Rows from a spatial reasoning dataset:
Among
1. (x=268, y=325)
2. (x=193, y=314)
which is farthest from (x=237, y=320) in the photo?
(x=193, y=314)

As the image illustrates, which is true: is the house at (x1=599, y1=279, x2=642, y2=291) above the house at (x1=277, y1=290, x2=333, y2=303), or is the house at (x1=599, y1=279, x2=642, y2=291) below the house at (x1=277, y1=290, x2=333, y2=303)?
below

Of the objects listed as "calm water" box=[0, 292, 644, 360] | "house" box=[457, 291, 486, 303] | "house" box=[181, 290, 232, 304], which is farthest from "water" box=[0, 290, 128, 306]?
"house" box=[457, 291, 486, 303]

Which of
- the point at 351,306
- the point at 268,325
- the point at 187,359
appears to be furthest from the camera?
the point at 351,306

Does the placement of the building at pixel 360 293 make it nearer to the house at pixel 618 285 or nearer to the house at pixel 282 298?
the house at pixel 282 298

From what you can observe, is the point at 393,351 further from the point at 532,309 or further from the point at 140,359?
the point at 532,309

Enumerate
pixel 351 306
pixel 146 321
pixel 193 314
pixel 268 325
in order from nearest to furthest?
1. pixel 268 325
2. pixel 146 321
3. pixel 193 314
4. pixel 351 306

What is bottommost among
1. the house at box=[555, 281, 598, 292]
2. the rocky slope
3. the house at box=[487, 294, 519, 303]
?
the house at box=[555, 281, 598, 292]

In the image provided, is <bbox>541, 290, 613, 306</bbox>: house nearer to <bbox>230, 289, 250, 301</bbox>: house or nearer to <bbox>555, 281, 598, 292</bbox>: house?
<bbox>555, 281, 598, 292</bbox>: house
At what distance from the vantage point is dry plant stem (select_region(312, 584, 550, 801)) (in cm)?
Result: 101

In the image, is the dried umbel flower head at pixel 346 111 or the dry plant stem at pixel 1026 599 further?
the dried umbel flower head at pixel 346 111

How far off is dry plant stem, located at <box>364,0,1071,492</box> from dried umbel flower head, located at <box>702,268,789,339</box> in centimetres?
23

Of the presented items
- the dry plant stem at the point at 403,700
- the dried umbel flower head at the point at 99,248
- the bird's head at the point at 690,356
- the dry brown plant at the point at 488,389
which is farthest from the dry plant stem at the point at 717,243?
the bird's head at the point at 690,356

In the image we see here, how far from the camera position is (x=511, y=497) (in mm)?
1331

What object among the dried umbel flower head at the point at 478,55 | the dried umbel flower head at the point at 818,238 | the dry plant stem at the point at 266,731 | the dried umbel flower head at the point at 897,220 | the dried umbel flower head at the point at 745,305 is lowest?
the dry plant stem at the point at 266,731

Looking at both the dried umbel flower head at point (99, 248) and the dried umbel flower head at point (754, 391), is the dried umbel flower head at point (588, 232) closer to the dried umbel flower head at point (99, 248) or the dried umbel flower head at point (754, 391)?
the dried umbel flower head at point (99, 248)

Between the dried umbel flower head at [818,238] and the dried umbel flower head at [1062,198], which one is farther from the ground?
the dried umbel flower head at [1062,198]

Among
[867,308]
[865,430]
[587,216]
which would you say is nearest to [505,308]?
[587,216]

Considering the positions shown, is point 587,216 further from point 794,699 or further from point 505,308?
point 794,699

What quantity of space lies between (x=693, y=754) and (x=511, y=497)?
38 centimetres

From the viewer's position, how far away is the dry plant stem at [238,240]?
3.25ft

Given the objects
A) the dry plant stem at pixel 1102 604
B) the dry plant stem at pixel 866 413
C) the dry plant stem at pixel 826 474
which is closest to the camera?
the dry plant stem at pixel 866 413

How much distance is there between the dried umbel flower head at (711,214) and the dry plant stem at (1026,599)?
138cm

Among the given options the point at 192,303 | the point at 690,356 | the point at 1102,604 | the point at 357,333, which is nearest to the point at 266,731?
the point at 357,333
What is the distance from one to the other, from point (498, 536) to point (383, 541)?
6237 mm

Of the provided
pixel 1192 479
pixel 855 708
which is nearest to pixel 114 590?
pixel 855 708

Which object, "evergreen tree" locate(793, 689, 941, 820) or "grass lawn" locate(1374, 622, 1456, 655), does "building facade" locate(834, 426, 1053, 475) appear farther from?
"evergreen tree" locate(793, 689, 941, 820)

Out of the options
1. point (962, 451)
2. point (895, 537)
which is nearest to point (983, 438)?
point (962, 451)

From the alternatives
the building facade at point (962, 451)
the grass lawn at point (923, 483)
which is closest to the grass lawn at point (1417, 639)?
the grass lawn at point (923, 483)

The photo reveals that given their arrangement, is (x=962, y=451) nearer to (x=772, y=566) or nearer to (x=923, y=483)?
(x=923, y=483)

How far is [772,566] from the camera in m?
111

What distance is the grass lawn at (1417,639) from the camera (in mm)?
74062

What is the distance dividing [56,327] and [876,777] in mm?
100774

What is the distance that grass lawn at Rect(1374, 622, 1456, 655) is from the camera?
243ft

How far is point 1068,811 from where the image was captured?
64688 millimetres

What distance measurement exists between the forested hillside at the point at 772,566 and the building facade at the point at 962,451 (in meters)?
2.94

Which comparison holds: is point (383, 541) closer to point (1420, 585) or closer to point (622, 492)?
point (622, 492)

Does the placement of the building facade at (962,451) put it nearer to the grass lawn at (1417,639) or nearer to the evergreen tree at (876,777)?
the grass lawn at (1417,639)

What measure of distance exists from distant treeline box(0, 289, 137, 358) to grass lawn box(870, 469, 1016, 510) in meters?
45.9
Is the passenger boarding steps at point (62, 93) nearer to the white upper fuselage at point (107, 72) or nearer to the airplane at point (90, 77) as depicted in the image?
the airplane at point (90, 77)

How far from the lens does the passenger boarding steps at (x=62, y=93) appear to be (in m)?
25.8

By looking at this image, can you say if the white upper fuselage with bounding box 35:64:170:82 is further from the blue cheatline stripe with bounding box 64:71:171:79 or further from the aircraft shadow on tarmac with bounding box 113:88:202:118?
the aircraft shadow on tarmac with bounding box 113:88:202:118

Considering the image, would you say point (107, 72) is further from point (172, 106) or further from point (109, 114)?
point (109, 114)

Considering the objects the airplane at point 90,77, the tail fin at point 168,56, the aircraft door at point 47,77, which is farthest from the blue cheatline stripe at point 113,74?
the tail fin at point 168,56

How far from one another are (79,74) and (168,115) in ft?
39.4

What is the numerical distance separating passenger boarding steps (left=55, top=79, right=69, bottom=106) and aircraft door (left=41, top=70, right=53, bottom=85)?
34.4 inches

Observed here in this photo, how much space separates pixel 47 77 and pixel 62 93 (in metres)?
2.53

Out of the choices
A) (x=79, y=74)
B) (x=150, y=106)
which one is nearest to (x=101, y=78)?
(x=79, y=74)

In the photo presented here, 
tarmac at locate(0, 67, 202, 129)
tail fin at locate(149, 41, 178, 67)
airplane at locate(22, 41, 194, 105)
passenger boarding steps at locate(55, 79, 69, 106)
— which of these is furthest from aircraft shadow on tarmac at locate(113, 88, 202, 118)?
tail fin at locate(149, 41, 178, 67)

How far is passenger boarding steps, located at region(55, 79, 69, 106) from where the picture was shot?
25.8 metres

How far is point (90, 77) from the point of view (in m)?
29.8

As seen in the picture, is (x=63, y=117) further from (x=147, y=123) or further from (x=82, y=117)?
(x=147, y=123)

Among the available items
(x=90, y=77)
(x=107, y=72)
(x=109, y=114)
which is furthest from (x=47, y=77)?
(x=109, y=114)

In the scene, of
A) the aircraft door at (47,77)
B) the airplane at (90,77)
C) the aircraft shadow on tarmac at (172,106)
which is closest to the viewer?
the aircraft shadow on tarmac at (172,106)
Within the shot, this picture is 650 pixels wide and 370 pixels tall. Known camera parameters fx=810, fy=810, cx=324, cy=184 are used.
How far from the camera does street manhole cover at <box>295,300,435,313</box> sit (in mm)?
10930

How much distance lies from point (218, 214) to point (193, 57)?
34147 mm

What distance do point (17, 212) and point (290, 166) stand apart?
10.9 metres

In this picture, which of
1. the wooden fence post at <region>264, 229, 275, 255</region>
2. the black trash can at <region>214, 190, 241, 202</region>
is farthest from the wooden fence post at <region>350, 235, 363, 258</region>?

### [TASK]
Give again, unchanged, the stretch of records from the line containing "Out of the choices" through the end of the records.

### [RESPONSE TO THIS EXERCISE]
Out of the choices
A) (x=79, y=74)
B) (x=150, y=106)
which one is nearest to (x=101, y=78)?
(x=79, y=74)

In the photo presented here, 
tarmac at locate(0, 67, 202, 129)
tail fin at locate(149, 41, 178, 67)
airplane at locate(22, 41, 194, 105)
passenger boarding steps at locate(55, 79, 69, 106)
— which of these is furthest from aircraft shadow on tarmac at locate(113, 88, 202, 118)?
tail fin at locate(149, 41, 178, 67)

How far is passenger boarding steps, located at region(55, 79, 69, 106) from where the picture was shot?
25.8 metres

How far is point (90, 77) from the point of view (in m)?
29.8

As seen in the picture, is (x=63, y=117) further from (x=147, y=123) or further from (x=82, y=117)?
(x=147, y=123)

Among the available items
(x=90, y=77)
(x=107, y=72)
(x=109, y=114)
which is furthest from (x=47, y=77)?
(x=109, y=114)

In the scene, of
A) the aircraft door at (47,77)
B) the airplane at (90,77)
C) the aircraft shadow on tarmac at (172,106)
which is closest to the viewer?
the aircraft shadow on tarmac at (172,106)
Within the shot, this picture is 650 pixels wide and 370 pixels tall. Known camera parameters fx=810, fy=810, cx=324, cy=184 are used.
How far from the camera does street manhole cover at <box>295,300,435,313</box> sit (in mm)?
10930

How much distance lies from point (218, 214) to point (193, 57)?
34147 mm

What distance do point (17, 212) and point (290, 166) stand apart?
10.9 metres

In this picture, which of
1. the wooden fence post at <region>264, 229, 275, 255</region>
2. the black trash can at <region>214, 190, 241, 202</region>
is farthest from the wooden fence post at <region>350, 235, 363, 258</region>?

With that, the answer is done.